What to work on: Quote the stretch from "You may recall" through "of tit-for-tat expulsions." word for word from the passage on U.S.-Soviet diplomatic expulsions.
START Supplied passage
You may recall that, former President Barack Obama expelled 35 Russian diplomats as retaliation for a series of cyber-attacks during the 2016 election. And on Sunday, Russian President Vladimir Putin responded to U.S. sanctions by ordering the country to cut 755 of its employees in Russia.

Americans who lived through the Cold War might be experiencing a bit of déjà vu. Because in the 1986, the Soviet Union and the United States had a similar round of tit-for-tat expulsions.

It all started in March of that year, when the U.S. ordered the Soviets to remove 25 of their diplomats at the United Nations headquarters in New York City. But, as the Los Angeles Times reported, the U.S. didn’t actually have the authority to kick out U.N. diplomats who hadn’t been found guilty of committing crimes or abusing their diplomatic privileges. The overreaching order was considered something of an embarrassment for the United States.

In “apparent recognition” of this, President Ronald Reagan’s administration reacted in September by claiming that the 25 diplomats they’d wanted out had been spies, causing “embarrassment and irritation at the U.S. Mission to the United Nations,” the L.A. Times explained.

The situation escalated in October when the Soviet Union ordered five American diplomats out of Moscow, claiming that they too were spies. According to the L.A. Times, there was “no precedent for such a mass expulsion of Americans from Moscow in the 53-year history of U.S.-Soviet relations.”
END Supplied passage
START Exercise data
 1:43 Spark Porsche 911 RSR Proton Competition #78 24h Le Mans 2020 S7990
END Exercise data
START Exercise data
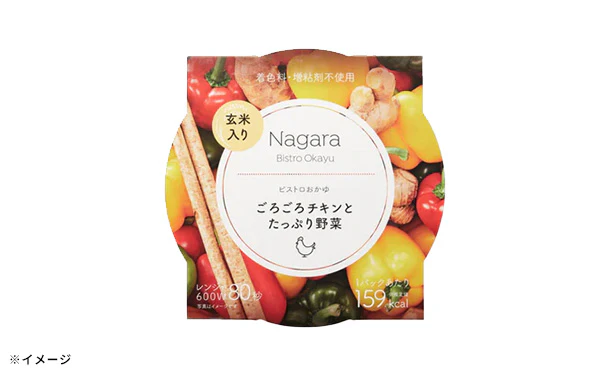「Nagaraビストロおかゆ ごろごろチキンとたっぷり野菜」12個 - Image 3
END Exercise data
Completed task:
You may recall that, former President Barack Obama expelled 35 Russian diplomats as retaliation for a series of cyber-attacks during the 2016 election. And on Sunday, Russian President Vladimir Putin responded to U.S. sanctions by ordering the country to cut 755 of its employees in Russia.

Americans who lived through the Cold War might be experiencing a bit of déjà vu. Because in the 1986, the Soviet Union and the United States had a similar round of tit-for-tat expulsions.